Argentina Historia de vida

Del rock rosarino a la historia grande de la música

Este viernes cumple años un astro de la música.

Viernes, 13 de Marzo de 2026

La historia de Fito Páez no se parece a la de un artista construido únicamente por el éxito. Está atravesada por la pérdida, la música como refugio y una carrera que terminó marcando a varias generaciones del rock argentino.

Nació en Rosario, una ciudad que desde los años 70 se convirtió en cuna de grandes músicos. Desde muy chico el piano fue su territorio. Mientras otros jugaban en la vereda, él pasaba horas frente al instrumento. Su talento apareció temprano, pero también la tragedia.

Cuando tenía apenas ocho años perdió a su madre, pianista y profesora de música. Esa ausencia marcaría su vida y su obra. La música, que había llegado por influencia familiar, se convirtió también en una forma de procesar el dolor.

Durante la adolescencia empezó a tocar en bandas locales hasta que su nombre comenzó a circular en el ambiente del rock rosarino. El punto de inflexión llegó cuando fue convocado por Juan Carlos Baglietto, una de las figuras centrales de la llamada "trova rosarina". Aquella experiencia lo puso por primera vez frente a un público masivo.

Poco después llegó otro paso decisivo: su incorporación a la banda de Charly García. Para Páez, que todavía era muy joven, compartir escenario con uno de los grandes referentes del rock argentino fue una escuela acelerada.

Su carrera solista comenzó a consolidarse a mediados de los años 80. Canciones cargadas de emoción, letras directas y una fuerte impronta pianística empezaron a definir su estilo. Pero nuevamente la tragedia golpeó su vida personal cuando, en 1986, dos mujeres muy cercanas a él fueron asesinadas en Rosario. Ese hecho lo marcó profundamente y atravesó su obra posterior.

A comienzos de los 90 llegó el momento que cambiaría todo. Con el lanzamiento de El amor después del amor, Fito Páez alcanzó un nivel de popularidad sin precedentes. El disco se convirtió en el álbum más vendido de la historia del rock argentino y transformó a su autor en una figura central de la música latinoamericana.
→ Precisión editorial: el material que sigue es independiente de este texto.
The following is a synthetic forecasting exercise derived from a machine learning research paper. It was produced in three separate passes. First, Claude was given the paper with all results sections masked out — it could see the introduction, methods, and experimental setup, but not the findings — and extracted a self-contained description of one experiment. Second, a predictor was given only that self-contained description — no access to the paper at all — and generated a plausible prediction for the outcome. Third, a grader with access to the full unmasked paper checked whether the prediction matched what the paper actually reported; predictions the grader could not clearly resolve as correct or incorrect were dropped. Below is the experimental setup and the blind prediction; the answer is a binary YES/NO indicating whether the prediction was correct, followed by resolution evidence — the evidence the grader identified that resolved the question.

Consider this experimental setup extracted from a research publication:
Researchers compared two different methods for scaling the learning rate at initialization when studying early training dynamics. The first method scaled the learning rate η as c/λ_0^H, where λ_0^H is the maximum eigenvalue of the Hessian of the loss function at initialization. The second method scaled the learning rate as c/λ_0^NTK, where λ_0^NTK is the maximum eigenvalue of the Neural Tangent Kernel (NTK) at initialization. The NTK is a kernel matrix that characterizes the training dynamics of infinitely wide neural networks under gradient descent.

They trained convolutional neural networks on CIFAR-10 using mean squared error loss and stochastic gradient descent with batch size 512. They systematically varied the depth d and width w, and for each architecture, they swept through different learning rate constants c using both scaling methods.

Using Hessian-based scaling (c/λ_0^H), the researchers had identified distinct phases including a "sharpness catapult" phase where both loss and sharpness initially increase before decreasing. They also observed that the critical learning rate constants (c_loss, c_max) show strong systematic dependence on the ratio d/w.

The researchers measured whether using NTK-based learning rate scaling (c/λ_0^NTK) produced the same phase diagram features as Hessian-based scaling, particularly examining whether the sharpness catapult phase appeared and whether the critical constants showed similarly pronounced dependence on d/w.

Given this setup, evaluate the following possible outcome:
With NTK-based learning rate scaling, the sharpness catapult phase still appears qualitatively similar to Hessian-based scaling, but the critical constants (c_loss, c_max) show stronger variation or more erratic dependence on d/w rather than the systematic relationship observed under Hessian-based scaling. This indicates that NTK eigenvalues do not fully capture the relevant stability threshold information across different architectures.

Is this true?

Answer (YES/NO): NO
Canciones como El amor después del amor, A rodar mi vida o Tumbas de la gloria dejaron de ser solo temas de un disco para convertirse en parte del cancionero popular.

Con el tiempo, Páez también exploró otros territorios creativos. Dirigió cine, escribió novelas y mantuvo una producción musical constante, siempre marcada por su identidad autoral.

A más de cuatro décadas de sus primeros pasos, su figura sigue ligada a esa mezcla de intensidad, talento y sensibilidad que lo convirtió en una de las voces más personales del rock en español. La historia de Fito Páez, más que una biografía lineal, es el recorrido de un artista que hizo de la música una forma de entender -y sobrevivir- a la vida.